→ QUESTIONS:
A. Transcribe the passage of the case report on the migrated double J stent starting with "Migration of a" and going on through "into the IVC.".
B. Please continue the case report on the double J stent that migrated into the inferior vena cava, starting after its last sentence.

→ TEXT BLOCK:
▼
Migration of a double J stent into the inferior vena cava: a
A 53-year-old male patient with a history of long-standing left renal calculi underwent left-side pyelolithotomy with postoperative placement of a DJS at a county hospital on April 2016. However, the stent placement was not performed under fluoroscopy guidance and postoperative imaging examinations were not performed to confirm the DJS position. The patient was advised for stent removal after 5 months. Surprisingly, kidney, ureters, and bladder (KUB) x-ray film showed that the DJS was not in the right location and appeared to enter into the IVC.

For further managements, the patient was transferred to our hospital. During hospitalization, moderate flank pain persisted. Blood analysis showed normal leukocytes counts and normal creatinine levels. Urine analysis showed increased leukocytes counts and increased erythrocyte counts. Further urine culture was positive with a growth of Enterococcus faecalis. Color Doppler flow imaging (CDFI) showed the formation of small mural thrombus in the IVC. Therefore, the patient was assigned to treatments with anticoagulants and antibiotics. The next-day computed tomography urography (CTU) was performed to assure the position of the stent. In combination of left-side hydronephrosis, migration of the DJS into the IVC was seen at the level of the left renal vein. The proximal coil was in the IVC and the distal coil was in the left renal pelvis.
▲
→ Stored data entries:
▼
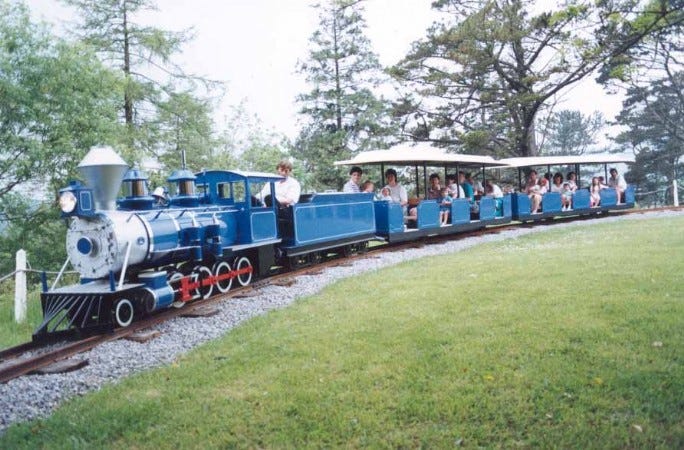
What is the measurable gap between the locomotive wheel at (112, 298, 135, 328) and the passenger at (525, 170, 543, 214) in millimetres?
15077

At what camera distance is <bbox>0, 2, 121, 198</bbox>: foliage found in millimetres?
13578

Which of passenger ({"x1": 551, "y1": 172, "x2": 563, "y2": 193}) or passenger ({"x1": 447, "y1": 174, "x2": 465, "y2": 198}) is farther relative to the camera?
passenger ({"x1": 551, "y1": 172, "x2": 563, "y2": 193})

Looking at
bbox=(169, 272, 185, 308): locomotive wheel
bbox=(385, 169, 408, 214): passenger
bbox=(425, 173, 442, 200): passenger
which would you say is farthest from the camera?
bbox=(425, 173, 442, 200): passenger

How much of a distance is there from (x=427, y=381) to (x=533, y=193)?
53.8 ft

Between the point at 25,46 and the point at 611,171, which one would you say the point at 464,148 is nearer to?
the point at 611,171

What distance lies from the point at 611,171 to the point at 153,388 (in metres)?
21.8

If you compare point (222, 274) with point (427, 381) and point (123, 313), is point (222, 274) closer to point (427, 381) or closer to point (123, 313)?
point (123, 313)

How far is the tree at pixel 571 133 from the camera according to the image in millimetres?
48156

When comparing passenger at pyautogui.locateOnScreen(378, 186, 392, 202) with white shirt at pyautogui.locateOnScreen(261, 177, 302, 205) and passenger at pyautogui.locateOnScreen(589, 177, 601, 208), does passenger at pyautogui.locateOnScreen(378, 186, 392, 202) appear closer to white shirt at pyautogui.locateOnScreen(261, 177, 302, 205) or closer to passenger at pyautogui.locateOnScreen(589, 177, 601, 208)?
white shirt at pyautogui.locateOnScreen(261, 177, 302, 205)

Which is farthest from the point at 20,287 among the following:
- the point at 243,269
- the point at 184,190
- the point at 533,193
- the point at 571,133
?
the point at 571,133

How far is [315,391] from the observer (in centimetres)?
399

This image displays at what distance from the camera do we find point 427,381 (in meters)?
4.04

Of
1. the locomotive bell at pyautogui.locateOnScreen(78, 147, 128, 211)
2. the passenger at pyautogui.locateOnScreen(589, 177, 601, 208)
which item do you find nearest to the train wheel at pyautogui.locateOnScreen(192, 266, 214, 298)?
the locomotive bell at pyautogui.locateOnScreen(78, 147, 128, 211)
▲
▼
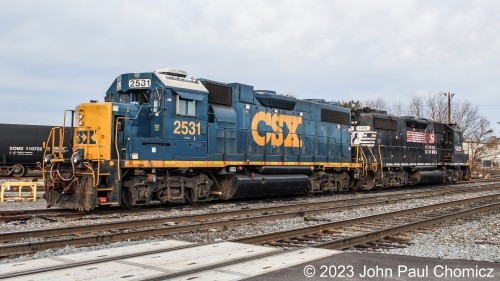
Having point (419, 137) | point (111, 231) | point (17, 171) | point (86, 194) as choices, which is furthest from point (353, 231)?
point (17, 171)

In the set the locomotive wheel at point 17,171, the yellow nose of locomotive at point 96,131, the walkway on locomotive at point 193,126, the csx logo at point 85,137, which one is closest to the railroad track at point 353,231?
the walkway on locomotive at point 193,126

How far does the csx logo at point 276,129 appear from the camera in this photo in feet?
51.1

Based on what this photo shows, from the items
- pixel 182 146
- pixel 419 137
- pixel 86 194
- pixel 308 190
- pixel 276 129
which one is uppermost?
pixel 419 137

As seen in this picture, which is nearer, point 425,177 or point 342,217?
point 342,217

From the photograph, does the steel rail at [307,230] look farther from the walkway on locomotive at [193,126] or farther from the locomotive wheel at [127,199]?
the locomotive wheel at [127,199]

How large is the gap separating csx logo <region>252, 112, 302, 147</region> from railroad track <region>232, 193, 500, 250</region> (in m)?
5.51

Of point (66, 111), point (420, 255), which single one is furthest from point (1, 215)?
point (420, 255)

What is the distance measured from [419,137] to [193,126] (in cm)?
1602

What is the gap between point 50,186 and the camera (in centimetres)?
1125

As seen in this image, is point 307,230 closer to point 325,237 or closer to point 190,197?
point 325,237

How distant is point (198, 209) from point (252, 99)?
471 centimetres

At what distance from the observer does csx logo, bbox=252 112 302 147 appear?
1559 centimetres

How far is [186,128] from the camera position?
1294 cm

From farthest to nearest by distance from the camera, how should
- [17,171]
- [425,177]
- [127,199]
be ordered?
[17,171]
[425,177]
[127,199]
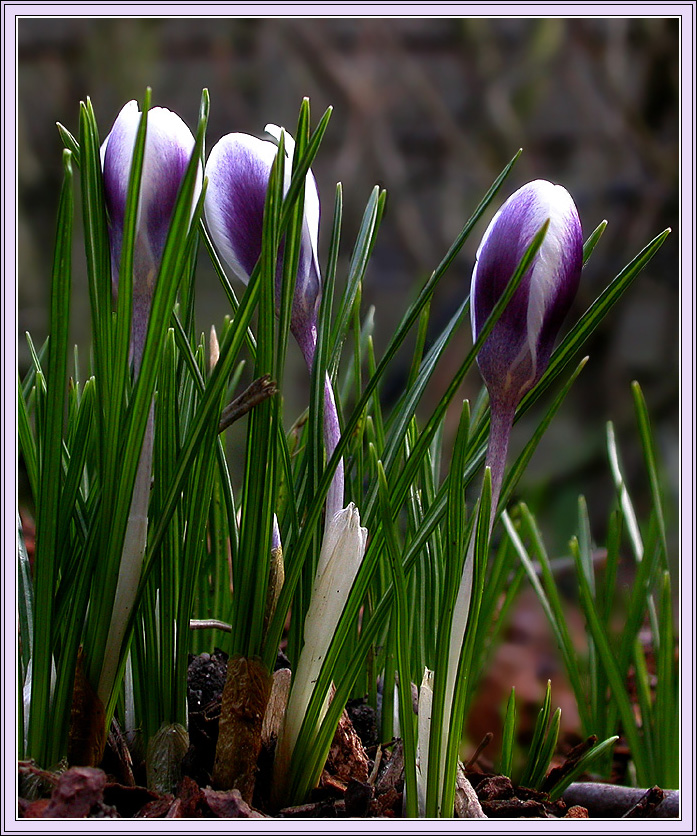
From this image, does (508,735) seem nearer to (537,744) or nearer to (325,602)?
▲
▼
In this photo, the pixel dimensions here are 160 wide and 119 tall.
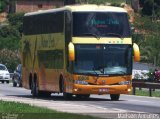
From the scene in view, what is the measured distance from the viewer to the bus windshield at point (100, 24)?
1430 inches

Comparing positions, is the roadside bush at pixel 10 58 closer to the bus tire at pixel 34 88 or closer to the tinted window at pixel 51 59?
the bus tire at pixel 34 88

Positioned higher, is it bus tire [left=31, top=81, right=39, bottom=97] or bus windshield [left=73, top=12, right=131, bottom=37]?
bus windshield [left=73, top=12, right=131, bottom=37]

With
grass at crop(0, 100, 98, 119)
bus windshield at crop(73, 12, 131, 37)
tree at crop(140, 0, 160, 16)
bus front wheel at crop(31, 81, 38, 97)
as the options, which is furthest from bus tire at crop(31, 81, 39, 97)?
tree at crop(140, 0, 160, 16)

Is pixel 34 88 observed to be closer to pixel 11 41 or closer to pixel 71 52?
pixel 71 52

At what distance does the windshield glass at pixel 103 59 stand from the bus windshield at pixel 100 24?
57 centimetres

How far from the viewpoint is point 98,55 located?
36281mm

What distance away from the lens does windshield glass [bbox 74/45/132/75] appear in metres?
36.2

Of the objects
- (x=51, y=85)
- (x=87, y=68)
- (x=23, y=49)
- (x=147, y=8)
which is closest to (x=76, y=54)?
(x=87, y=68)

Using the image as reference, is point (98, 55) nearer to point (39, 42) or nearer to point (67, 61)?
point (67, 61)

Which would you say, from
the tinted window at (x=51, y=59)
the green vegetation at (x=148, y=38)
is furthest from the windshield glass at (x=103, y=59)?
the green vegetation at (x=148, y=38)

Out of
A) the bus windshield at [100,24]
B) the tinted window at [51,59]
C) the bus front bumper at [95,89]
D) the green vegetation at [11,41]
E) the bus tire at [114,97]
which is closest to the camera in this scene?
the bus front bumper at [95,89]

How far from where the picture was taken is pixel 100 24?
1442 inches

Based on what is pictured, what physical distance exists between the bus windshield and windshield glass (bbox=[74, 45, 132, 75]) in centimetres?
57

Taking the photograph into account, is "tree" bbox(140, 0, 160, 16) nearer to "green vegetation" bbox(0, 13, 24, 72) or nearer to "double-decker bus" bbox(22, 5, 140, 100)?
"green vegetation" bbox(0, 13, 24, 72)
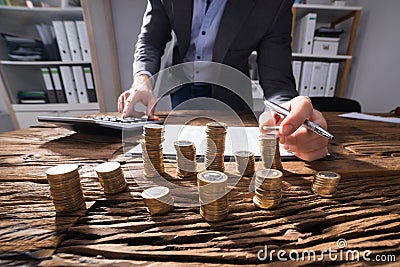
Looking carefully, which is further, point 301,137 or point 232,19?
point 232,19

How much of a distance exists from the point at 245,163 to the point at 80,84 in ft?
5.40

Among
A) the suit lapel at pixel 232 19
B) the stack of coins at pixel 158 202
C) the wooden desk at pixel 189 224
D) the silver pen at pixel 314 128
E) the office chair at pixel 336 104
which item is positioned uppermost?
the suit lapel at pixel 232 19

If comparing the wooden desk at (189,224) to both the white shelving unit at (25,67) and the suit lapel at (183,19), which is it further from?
▲
→ ANSWERS IN ORDER:
A.
Migration of a double J stent into the inferior vena cava: a
A 53-year-old male patient with a history of long-standing left renal calculi underwent left-side pyelolithotomy with postoperative placement of a DJS at a county hospital on April 2016. However, the stent placement was not performed under fluoroscopy guidance and postoperative imaging examinations were not performed to confirm the DJS position. The patient was advised for stent removal after 5 months. Surprisingly, kidney, ureters, and bladder (KUB) x-ray film showed that the DJS was not in the right location and appeared to enter into the IVC.

B.
Then, we performed percutaneous nephroscope under C-arm guidance by using 18G puncture needles and 20 Fr working sheaths. The distal coil of the DJS was visualized and removed successfully under nephroscope without any complications. A new DJS was placed and its location was confirmed by radiologic imaging. After the operation, the patient was transferred to intensive care unit (ICU) and treated with continued anticoagulants and antibiotics. Fifteen days after the operation, CDFI showed there was no thrombus in the IVC. The patient was discharged 16 days after the operation with symptom free and the follow-up was uneventful.